In an interview with his daughter Mikhaila for the June 30 episode of “The Mikhaila Peterson Podcast,” Peterson discussed how he started taking benzodiazepines in 2016, after a severe autoimmune reaction to food.

Benzodiazepines are a class of drugs used to treat anxiety, insomnia, epilepsy, and other disorders.

He later developed a physical dependency on the drug in April 2019 when his dose was increased to help him deal with anxiety over his wife’s terminal cancer diagnosis.

By the fall, Peterson had disappeared from public life as he sought treatment in North America. His daughter revealed in February that her father went to Russia for an emergency medical detox after treatment attempts in North America failed.

Mikhaila Peterson said the treatment her father received in Russia successfully got rid of the benzodiazepines in his system, but the drugs had caused “significant” neurological damage, which is why they sought further treatment in Belgrade, Serbia.

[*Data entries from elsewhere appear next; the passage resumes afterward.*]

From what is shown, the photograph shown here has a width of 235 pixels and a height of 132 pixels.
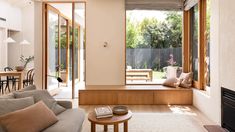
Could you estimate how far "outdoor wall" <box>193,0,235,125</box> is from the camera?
321 cm

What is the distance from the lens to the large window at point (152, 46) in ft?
20.6

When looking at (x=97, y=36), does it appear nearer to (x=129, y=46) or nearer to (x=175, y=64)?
(x=129, y=46)

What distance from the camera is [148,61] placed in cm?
636

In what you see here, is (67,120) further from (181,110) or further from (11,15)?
(11,15)

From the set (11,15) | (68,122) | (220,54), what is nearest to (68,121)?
(68,122)

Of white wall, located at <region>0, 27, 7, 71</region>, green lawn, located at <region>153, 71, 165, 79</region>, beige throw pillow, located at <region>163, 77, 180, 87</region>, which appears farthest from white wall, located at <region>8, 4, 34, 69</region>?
beige throw pillow, located at <region>163, 77, 180, 87</region>

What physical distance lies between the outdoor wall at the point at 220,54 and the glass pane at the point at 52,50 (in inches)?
172

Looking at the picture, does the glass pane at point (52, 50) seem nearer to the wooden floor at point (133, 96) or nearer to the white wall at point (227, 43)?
the wooden floor at point (133, 96)

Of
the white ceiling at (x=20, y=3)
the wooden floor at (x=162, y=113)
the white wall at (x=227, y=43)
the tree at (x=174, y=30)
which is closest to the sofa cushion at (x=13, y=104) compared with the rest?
the wooden floor at (x=162, y=113)

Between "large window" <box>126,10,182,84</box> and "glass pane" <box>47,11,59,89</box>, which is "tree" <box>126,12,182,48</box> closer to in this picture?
"large window" <box>126,10,182,84</box>

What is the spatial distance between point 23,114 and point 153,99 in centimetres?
371

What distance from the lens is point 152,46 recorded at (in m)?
6.36

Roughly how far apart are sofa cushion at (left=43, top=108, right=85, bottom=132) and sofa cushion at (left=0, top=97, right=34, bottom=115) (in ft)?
1.39

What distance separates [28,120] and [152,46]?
460 centimetres
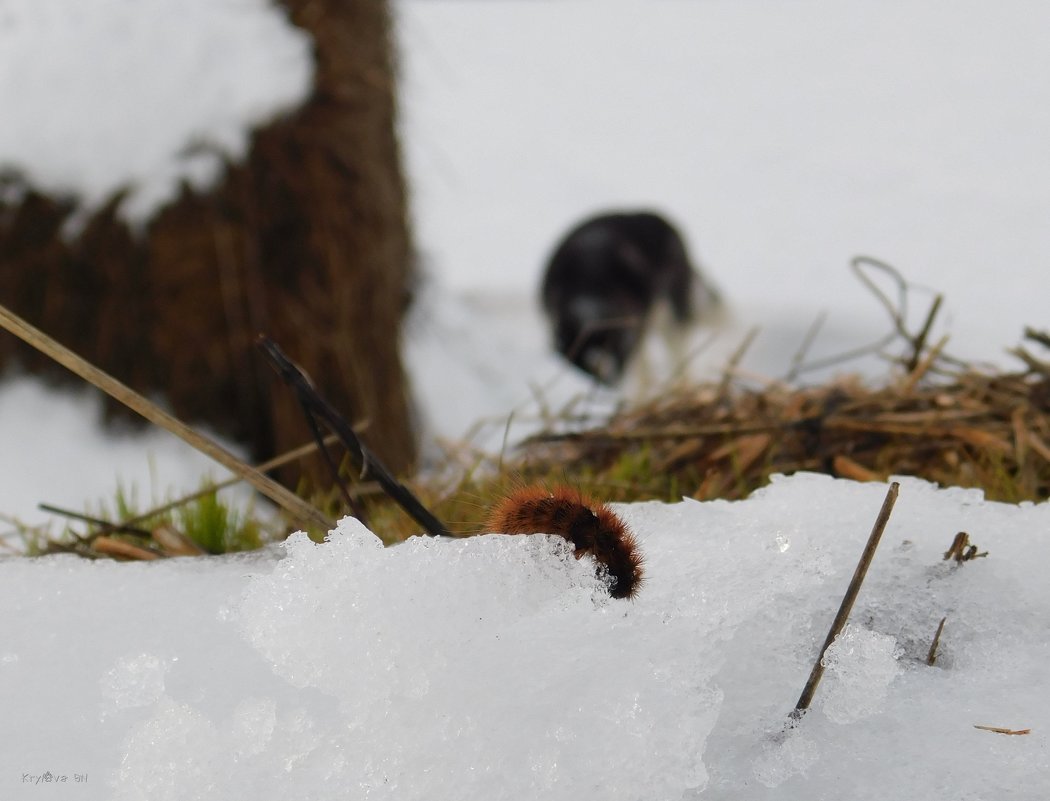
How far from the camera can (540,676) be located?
628 mm

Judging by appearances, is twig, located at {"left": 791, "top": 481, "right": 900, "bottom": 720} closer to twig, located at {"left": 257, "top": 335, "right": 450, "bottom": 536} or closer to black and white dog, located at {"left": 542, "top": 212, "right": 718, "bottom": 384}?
twig, located at {"left": 257, "top": 335, "right": 450, "bottom": 536}

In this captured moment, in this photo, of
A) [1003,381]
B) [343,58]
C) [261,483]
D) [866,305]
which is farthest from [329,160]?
[866,305]

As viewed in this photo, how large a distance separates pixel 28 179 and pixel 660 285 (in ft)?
11.3

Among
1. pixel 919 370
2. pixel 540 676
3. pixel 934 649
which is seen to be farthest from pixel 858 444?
pixel 540 676

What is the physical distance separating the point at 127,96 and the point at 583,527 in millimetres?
2503

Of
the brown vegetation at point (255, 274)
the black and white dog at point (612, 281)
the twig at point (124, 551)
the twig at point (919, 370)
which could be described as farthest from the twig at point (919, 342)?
the black and white dog at point (612, 281)

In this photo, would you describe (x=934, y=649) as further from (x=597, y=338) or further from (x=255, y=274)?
(x=597, y=338)

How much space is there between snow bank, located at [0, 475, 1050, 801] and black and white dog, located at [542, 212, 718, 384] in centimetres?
426

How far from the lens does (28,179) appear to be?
2.72 m

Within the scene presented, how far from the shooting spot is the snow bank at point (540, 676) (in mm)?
592

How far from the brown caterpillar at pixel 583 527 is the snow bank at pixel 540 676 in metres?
0.01

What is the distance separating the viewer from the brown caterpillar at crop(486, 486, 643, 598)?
0.67m

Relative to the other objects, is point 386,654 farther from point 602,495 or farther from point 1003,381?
point 1003,381

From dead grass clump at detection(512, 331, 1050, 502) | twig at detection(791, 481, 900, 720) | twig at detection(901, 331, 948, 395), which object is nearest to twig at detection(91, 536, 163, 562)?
dead grass clump at detection(512, 331, 1050, 502)
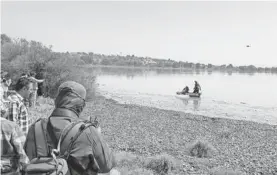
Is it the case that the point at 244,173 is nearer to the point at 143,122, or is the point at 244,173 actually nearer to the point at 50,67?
the point at 143,122

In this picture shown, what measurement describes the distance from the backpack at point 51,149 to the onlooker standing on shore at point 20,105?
1505 mm

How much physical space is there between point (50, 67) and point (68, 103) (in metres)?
20.5

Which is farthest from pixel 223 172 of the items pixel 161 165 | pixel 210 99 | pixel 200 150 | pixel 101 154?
pixel 210 99

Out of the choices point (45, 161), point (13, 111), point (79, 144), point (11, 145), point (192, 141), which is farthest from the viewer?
point (192, 141)

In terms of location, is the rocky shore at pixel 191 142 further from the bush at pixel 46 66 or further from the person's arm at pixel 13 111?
the bush at pixel 46 66

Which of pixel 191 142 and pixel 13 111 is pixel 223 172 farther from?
pixel 13 111

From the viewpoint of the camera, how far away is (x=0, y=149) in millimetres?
2869

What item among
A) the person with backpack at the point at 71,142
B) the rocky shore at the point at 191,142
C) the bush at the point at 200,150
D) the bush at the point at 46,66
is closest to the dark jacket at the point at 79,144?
the person with backpack at the point at 71,142

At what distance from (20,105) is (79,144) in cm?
195

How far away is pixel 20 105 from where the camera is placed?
409 cm

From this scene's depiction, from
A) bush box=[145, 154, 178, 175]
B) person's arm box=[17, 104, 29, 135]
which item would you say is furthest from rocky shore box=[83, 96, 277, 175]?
person's arm box=[17, 104, 29, 135]

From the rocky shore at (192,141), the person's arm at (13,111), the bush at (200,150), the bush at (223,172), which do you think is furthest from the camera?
the bush at (200,150)

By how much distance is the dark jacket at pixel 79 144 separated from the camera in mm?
2490

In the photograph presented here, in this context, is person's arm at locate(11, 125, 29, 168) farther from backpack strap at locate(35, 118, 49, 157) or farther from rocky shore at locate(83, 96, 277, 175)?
rocky shore at locate(83, 96, 277, 175)
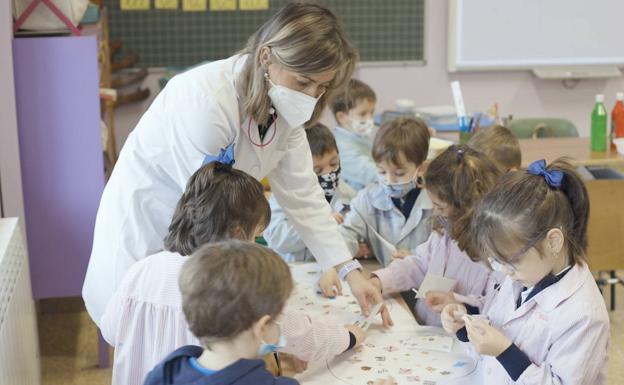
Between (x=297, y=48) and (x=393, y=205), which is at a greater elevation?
(x=297, y=48)

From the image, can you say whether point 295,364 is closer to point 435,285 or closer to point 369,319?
point 369,319

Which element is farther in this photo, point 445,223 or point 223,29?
point 223,29

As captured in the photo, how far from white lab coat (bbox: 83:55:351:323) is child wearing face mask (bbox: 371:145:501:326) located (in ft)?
0.70

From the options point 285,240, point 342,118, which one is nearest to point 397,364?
point 285,240

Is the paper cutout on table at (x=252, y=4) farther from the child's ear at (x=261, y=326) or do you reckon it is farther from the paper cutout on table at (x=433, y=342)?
the child's ear at (x=261, y=326)

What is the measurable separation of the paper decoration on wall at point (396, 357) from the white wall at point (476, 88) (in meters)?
3.29

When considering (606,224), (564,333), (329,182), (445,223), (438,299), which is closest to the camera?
(564,333)

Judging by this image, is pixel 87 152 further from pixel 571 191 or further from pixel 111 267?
pixel 571 191

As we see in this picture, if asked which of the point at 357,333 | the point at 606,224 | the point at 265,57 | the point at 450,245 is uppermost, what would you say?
the point at 265,57

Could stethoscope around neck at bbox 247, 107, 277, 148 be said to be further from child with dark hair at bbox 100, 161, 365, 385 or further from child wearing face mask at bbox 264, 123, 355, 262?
child wearing face mask at bbox 264, 123, 355, 262

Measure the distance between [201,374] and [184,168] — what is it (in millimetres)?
675

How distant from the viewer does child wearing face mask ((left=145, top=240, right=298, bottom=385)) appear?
127cm

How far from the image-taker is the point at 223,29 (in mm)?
5125

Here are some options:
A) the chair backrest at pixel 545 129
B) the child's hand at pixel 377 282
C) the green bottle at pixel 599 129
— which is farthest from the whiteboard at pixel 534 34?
the child's hand at pixel 377 282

Speaking during the podcast interview, which was recorded in Belgrade, Peterson said virtually all of his remaining symptoms have disappeared.

“I’m still weak if I get up and walk around, I don’t have my stamina, but I can think clearly,” he told his daughter. “I’m back to my regular self.”

Peterson didn’t go into specifics about the treatment he’s receiving at a speciality clinic in Belgrade, because he wants to wait until he knows if the improvements he’s been experiencing over the past two weeks will last in the long term.

The author said he’s been able to write every day and he has been able to enjoy music again.

“I can create, not just edit,” he said. “It’s a real relief to get my love for music back and that’s like a switch’s been turned on because it was gone completely and now it’s back completely.”

Peterson also took a moment to warn listeners about the dangers of taking benzodiazepines for a long period of time.

“People need to know this. It’s not good. Those drugs are for short-term treatment of stress-induced anxiety,” he said. “It’s quite shocking to me actually that I didn’t know, despite my professional speciality, that I had no idea how catastrophic benzodiazepine use could be.”